For some, the issue is not complicated. Jackie Van Kleeck, 75, had lived her whole life in Woodstock and has been a member of Woodstock Volunteer Fire Company No. 1 for 56 years. But after her husband died three years ago, she lost his septic company to bankruptcy, and then her house to foreclosure. She now rents a second-floor apartment in nearby Saugerties, though she can barely manage the seventeen steps. “Woodstock, oh my God, no, I can’t afford it; I can’t come close,” she said. “What they have now is mostly city people who can afford it. Us little folks can’t. This project would be wonderful for people with no place else to go.”
Proponents of the project say the town has shamefully ducked its obligations on housing. “This is a town where if someone is sick or someone’s house burns down, people will come out of the woodwork to be generous and to help,” said Susan Goldman, a longtime community volunteer. “But we don’t see people who have a need for housing as part of that community. It’s a town full of social progressives, but we don’t look at our own community the way we look at the rest of the country.”
Paul Shultis Jr., chairman of the planning board that has overseen the project approval process, said Woodstock desperately needed housing for town employees and others so it could maintain some economic diversity. He said many critics were genuinely focused on environmental issues in a town where they often trump other concerns. But he was not moved by opponents’ arguments that the housing might go to outsiders and not to needy Woodstock residents. “You move from the city and buy a $1.5 million house, and you’re a Woodstocker,” he said. “You’re at sixty percent of the median income and you’re not a Woodstocker? I never got that.”

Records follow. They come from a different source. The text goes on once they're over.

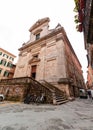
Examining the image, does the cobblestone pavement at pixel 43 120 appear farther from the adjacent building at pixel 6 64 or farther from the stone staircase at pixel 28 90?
the adjacent building at pixel 6 64

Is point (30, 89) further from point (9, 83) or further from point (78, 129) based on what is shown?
point (78, 129)

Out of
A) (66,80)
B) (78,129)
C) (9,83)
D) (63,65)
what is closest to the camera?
(78,129)

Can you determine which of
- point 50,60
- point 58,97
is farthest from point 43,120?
point 50,60

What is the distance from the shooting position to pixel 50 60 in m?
16.0

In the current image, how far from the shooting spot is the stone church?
1344cm

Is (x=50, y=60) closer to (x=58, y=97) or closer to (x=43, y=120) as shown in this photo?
(x=58, y=97)

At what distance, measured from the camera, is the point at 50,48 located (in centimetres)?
1745

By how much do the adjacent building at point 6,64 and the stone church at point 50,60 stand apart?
273 inches

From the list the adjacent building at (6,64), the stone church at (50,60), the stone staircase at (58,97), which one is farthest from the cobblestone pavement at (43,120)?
the adjacent building at (6,64)

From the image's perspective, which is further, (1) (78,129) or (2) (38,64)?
(2) (38,64)

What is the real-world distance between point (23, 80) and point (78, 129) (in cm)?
815

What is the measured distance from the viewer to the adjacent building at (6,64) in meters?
25.4

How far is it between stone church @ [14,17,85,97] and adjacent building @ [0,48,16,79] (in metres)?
6.94

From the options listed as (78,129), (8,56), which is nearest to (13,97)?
(78,129)
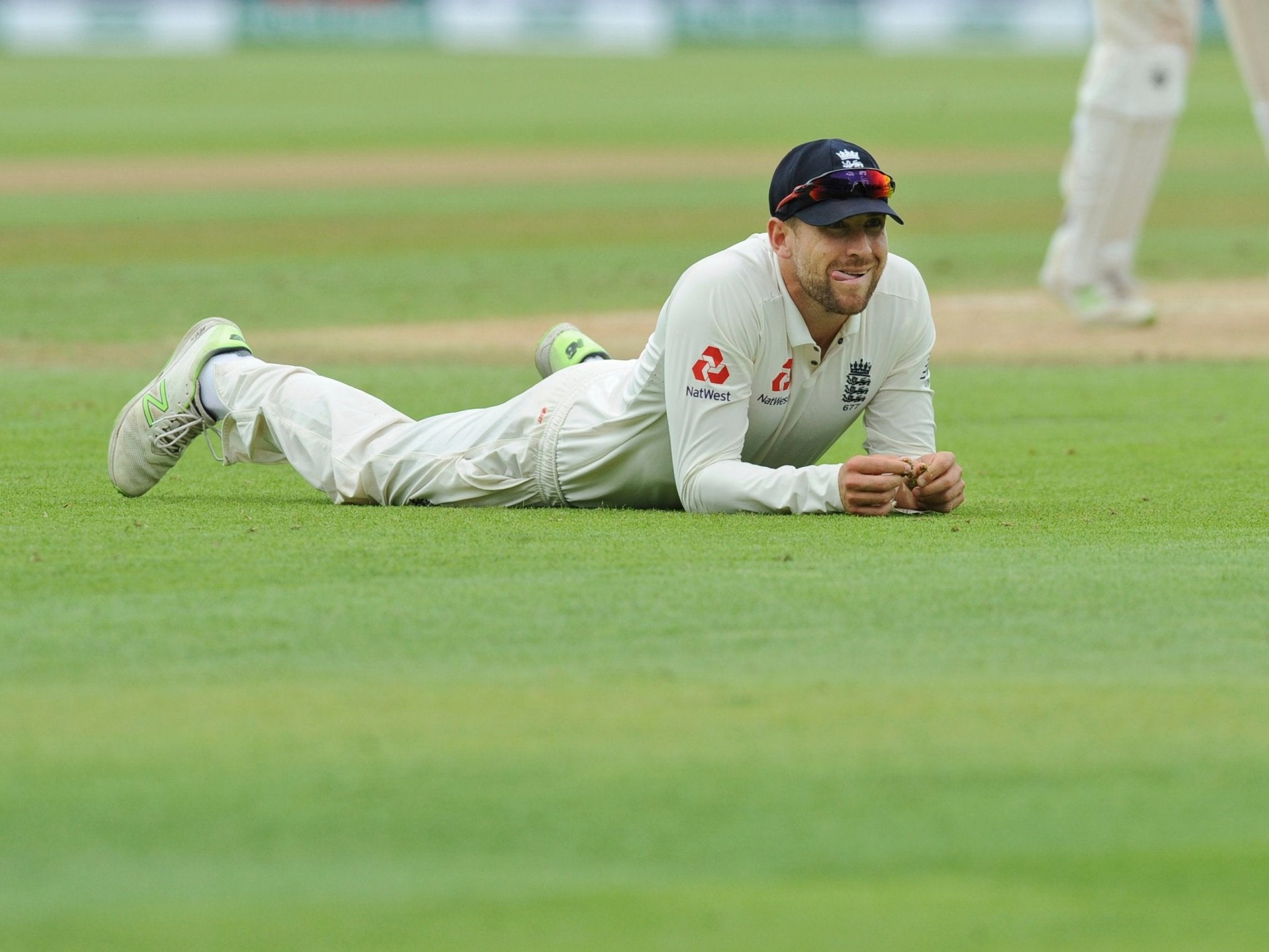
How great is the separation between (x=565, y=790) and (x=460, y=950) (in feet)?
2.15

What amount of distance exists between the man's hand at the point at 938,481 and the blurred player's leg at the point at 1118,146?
21.6 ft

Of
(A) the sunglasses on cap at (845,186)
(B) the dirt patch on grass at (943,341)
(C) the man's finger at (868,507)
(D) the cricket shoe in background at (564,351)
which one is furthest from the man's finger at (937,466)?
(B) the dirt patch on grass at (943,341)

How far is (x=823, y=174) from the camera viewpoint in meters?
5.48

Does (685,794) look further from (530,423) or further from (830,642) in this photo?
(530,423)

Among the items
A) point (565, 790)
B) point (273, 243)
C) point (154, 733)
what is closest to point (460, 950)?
point (565, 790)

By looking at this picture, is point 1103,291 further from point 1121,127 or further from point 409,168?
point 409,168

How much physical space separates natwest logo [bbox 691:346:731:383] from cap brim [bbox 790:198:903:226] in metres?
0.42

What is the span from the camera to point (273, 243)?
16859 mm

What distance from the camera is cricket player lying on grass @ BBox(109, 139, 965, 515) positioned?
5.57 metres

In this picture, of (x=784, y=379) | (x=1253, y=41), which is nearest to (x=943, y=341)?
(x=1253, y=41)

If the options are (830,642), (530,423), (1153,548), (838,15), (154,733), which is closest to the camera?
(154,733)

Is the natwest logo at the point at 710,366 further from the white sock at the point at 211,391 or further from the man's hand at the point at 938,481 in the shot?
the white sock at the point at 211,391

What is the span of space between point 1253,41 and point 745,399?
6.99 m

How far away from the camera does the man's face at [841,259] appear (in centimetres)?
551
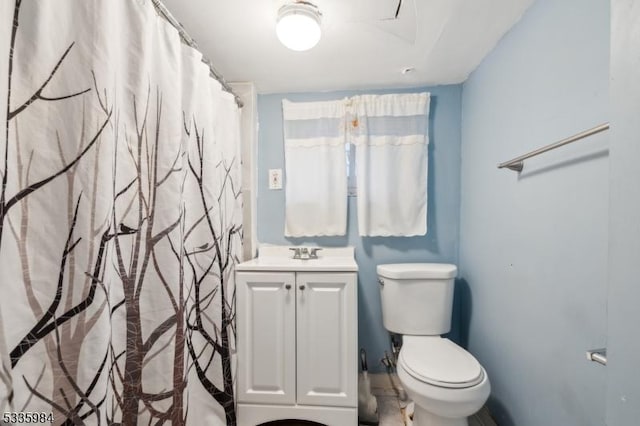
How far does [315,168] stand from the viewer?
1.77 meters

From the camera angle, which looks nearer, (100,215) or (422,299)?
(100,215)

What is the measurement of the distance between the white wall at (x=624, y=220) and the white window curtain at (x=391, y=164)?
4.16 feet

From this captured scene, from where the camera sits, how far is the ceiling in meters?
1.09

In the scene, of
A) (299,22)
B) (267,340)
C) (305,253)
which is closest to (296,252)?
(305,253)

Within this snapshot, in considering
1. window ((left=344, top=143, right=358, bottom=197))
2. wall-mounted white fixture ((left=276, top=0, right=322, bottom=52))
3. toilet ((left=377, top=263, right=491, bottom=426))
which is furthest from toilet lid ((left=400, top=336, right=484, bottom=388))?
wall-mounted white fixture ((left=276, top=0, right=322, bottom=52))

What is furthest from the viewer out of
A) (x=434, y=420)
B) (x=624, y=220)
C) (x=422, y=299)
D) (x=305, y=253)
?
(x=305, y=253)

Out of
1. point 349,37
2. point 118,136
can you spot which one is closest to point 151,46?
point 118,136

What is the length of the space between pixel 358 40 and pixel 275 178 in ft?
3.24

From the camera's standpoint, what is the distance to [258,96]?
1.85m

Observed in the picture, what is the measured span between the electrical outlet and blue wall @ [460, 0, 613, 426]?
1.30 meters

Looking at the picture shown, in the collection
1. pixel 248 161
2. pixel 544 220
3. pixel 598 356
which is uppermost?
pixel 248 161

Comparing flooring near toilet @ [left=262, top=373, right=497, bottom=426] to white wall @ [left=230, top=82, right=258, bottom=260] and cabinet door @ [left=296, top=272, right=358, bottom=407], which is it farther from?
white wall @ [left=230, top=82, right=258, bottom=260]

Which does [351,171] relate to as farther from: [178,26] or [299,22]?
[178,26]

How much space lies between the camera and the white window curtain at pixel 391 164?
1712 mm
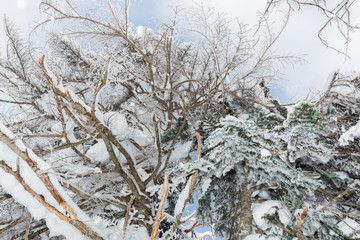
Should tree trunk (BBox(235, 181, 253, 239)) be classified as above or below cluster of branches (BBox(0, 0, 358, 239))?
below

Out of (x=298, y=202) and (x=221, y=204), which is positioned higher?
(x=298, y=202)

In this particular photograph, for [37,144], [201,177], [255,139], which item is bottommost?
[201,177]

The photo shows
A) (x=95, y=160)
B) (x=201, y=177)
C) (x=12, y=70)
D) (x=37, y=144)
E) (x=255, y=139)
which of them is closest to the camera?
(x=255, y=139)

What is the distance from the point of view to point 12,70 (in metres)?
2.80

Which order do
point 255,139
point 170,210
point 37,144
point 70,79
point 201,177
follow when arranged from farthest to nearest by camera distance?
point 70,79, point 170,210, point 37,144, point 201,177, point 255,139

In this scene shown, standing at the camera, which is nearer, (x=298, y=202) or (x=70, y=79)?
(x=298, y=202)

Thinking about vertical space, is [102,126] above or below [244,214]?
above

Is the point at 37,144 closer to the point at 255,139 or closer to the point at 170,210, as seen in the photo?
the point at 170,210

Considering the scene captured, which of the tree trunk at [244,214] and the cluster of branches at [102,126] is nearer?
the cluster of branches at [102,126]

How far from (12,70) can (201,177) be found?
2819 millimetres

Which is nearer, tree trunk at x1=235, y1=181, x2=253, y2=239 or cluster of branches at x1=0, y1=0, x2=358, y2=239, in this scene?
cluster of branches at x1=0, y1=0, x2=358, y2=239

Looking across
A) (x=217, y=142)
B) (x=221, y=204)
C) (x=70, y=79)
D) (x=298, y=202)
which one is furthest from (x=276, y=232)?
(x=70, y=79)

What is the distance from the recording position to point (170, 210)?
4.12 m

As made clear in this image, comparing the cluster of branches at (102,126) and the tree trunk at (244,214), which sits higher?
the cluster of branches at (102,126)
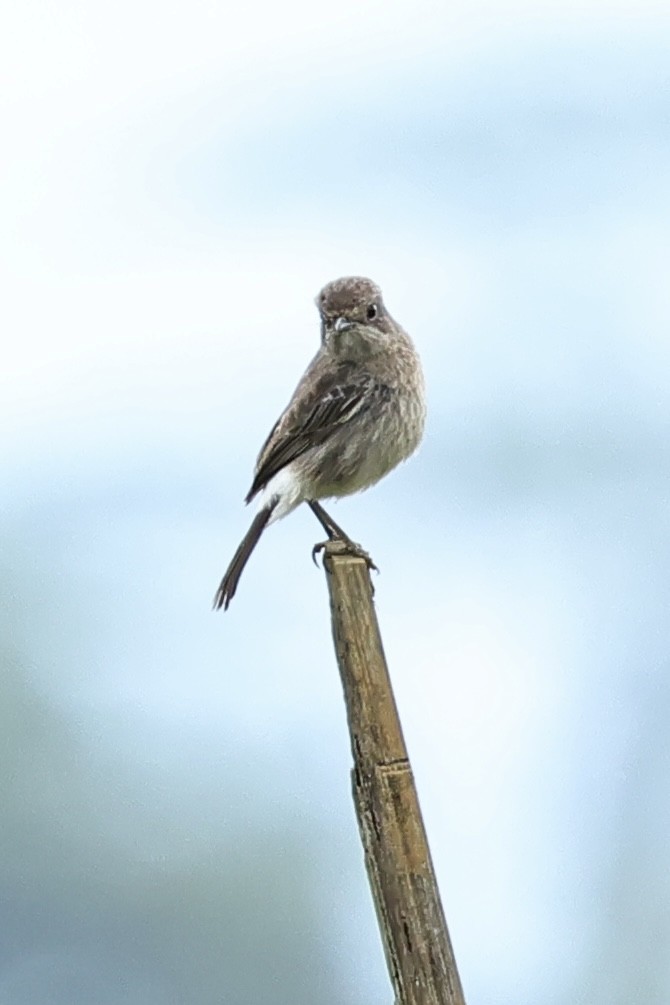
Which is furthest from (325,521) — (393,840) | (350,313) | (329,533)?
(393,840)

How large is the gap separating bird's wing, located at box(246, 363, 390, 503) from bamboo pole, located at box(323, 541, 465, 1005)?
271cm

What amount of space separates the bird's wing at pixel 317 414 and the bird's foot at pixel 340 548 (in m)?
0.51

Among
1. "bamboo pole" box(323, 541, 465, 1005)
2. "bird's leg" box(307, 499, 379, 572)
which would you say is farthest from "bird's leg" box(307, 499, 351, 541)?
"bamboo pole" box(323, 541, 465, 1005)

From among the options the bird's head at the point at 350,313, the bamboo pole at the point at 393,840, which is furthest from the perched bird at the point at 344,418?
the bamboo pole at the point at 393,840

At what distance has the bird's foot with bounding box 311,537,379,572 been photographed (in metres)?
4.92

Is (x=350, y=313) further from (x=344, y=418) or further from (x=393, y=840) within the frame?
(x=393, y=840)

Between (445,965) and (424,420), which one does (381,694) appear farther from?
(424,420)

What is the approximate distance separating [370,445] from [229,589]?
1.02 metres

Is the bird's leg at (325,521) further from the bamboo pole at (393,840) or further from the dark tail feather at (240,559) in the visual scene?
the bamboo pole at (393,840)

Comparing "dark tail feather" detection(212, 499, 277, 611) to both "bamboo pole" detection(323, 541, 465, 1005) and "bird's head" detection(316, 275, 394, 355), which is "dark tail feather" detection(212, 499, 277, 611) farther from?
"bamboo pole" detection(323, 541, 465, 1005)

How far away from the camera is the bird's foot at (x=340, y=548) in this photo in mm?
4922

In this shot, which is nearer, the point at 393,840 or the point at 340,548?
the point at 393,840

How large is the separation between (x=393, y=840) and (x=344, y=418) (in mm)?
3226

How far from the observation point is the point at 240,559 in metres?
5.75
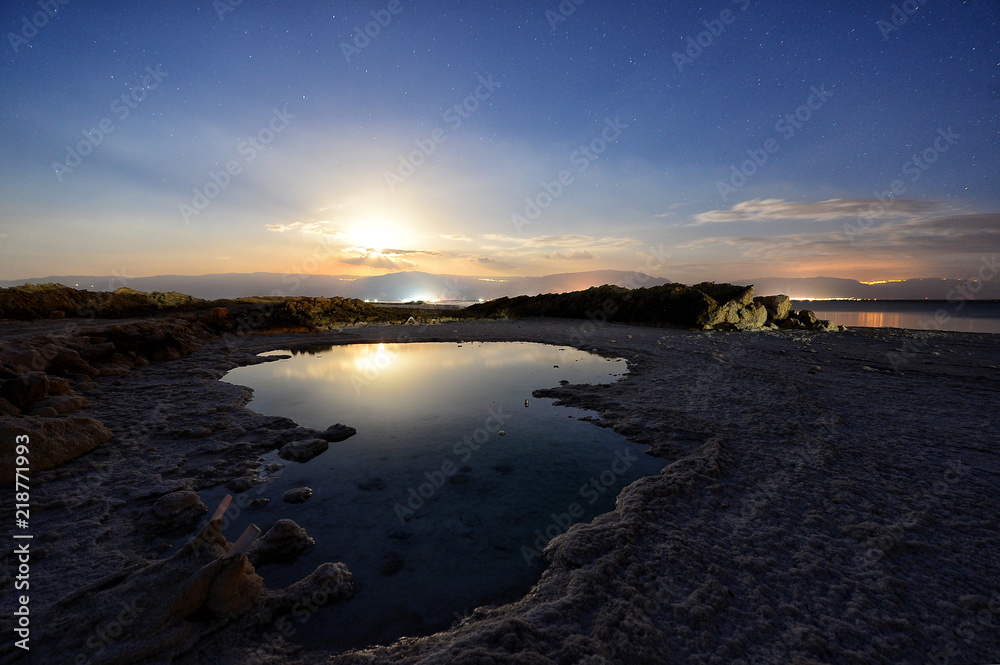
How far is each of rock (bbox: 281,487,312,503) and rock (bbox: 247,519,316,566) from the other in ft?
3.36

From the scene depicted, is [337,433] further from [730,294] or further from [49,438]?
[730,294]

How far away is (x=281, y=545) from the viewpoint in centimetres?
451

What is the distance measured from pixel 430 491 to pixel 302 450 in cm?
299

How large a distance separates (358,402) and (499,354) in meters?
8.93

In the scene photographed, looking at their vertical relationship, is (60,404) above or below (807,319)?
below

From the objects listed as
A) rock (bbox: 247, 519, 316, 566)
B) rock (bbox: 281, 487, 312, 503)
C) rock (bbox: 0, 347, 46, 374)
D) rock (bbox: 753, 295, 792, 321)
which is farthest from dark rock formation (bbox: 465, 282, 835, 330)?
rock (bbox: 0, 347, 46, 374)

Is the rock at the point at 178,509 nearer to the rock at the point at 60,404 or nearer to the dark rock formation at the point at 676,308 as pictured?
the rock at the point at 60,404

Yet, in Woodstock, as elsewhere, others remain unconvinced that building affordable housing should be a major priority, especially since there is less expensive real estate nearby. “It’s like if you can’t afford to live in Aspen, you don’t go to Aspen,” said Iris York, who lives near the project site. “You live where you can afford to live and where the jobs are. Go to Aspen and say: ‘What are you doing to make this affordable?’ They’ll laugh at you.” She and other critics said they would prefer to spend money upgrading existing substandard housing.
Rather than ending the controversies, the beginning of construction has brought attention to existing legal, procedural and environmental issues, and also created new ones. Most prominent are uncertainty over water service and questions over who may have to pay for more than $100,000 in well tests before the project can connect to the water system. Also, neighbors are irate over construction they say is ignoring the project’s permit requirements, an issue that will be aired at a public hearing.
Moran, the town supervisor, said it was very unlikely the project could be derailed. Still, he said, of residents paying attention, perhaps half support it and half do not. “People on both sides just want some resolution,” he said. “But people have different ideas what a perfect resolution would be.”
Rico says the post title, for the children out there, is a line from the movie about Woodstock, the concert, and the first line of the article is from a Joni Mitchell song, Big Yellow Taxi... (But 'ten units would be set aside for artists and writers'? Unusual, but excellent.)